Los legt er mit Traditionen, was schon einmal ein wunderbarer Rundumschlag und im Grunde eine erweiterte Einleitung ist. Ob der Stress mit Weihnachtskarten (eine Tradition, die er einmal mit seinem Freund begründen wollte und dann an den damit einhergehenden Folgeverpflichtungen verzweifelte), nervigen Kinderchören, dem Nikolaus (der Nicky Hilton wäre, wenn Paris Hilton der Weihnachtsmann ist), Weihnachtsbäumen, komischen Geschenken, kitschiger Dekoration und der Heuchelei auf einmal religiös sein wollen zu müssen (Amen!). Warum, fragt er, sollte er sich am Weihnachtstag wie eine Person verhalten, die er die anderen 364 Tage des Jahres auch nicht ist.

Stress bringende Weihnachtszeit!

Viel Wahres findet sich also in den heiter geschriebenen Anwürfen ans Fest oder auch die vorfestliche Zeit voller Stress.

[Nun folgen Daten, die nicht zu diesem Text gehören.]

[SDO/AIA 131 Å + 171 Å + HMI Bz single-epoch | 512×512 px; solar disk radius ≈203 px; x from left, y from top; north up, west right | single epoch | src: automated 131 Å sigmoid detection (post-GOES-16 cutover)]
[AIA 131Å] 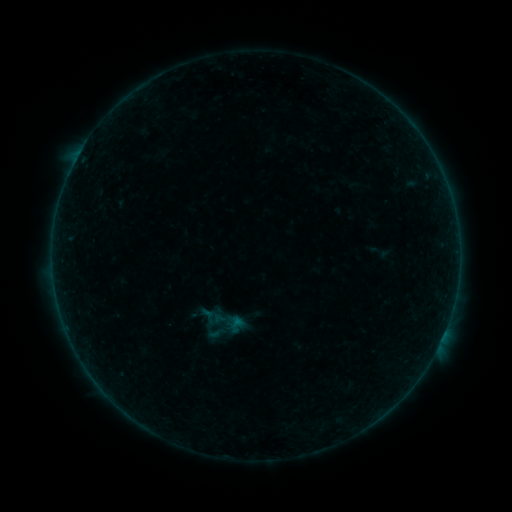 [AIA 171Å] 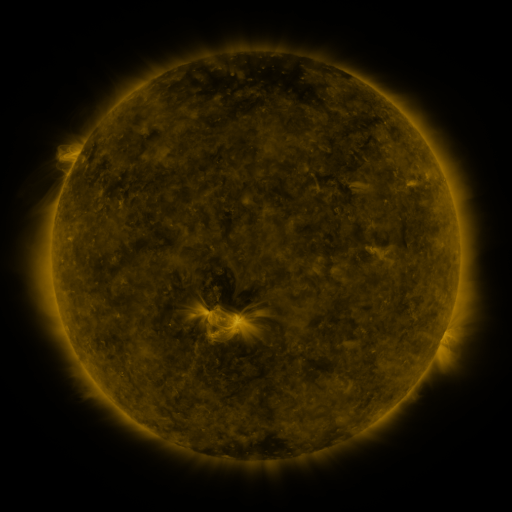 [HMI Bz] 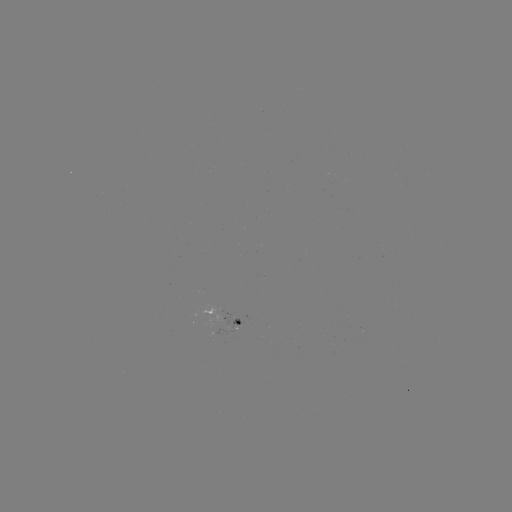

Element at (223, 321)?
sigmoid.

Denn schließlich gibt’s auch im Vorfeld der Feierlichkeiten, derer der schreibende Ex-YouTuber sich als nächstes annimmt, so einiges zu beachten. „Kontrollierte Ausgelassenheit“ nennt er das Weihnachtsfeier-Modul an einer Stelle und treffender könnt’s kaum sein. Ebenso lädt sein Anna-Wintour-Konzept zum Besuchen von Partys und Veranstaltungen zur Nachahmung ein.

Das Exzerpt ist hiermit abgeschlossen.